Friday, December 9, 2011 - 10:00:45

Small businesses and taxes, seeking truth

Do small businesses really make expansion decisions based on tax rates?

Good report here, an admiring review of NPR reporting on the subject.

They asked the Republicans for names of small business people they could interview that would confirm what they say. How many did they get? Zero. They also asked some of the lobbying groups that say the same thing. Again, no introductions. So they went online and looked for some small business people to interview, and got the same answer over and over. They played the interviews. It was inspiring! They're trying to win, in business, not win in taxes. When they have a chance to grow — they grow, and they don't worry about whether they'll pay more or less taxes. A couple of them said taxes are too low and they worry about the country, and they would happily pay more.

That's what I love about business people. It's an art and a sport. It's best played by creative people, not bean counters, and certainly not politicians.

Remember this the next time U.S. Rep. Tim Griffin dusts off this cherished fiction from the Republican message factory. For what it's worth, over my 20 years as investor in a small business I can add that not a single one of our expansion (or contraction) decisions was a product of U.S. tax rates.

You can write this story much larger. It's the same with the impact of marginal tax rates on major industrial decisions. Businesses make them based on workforce, raw materials, transportation, energy issues, location relevant to market and a host of other issues, not marginal tax rates. Particularly in Arkansas where a loose law allows national corporations to lay off profits in one location against expenses in another location as a tax dodge.

* [Given material]:
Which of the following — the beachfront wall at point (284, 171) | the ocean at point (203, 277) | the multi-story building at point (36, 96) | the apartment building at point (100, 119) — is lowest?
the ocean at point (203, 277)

* [Exercise]: In the post on small businesses and taxes, for how many years does the writer say they have been an investor in a small business? The listing has no connection to the post on small businesses and taxes.

* [Problem solution]: 20 years.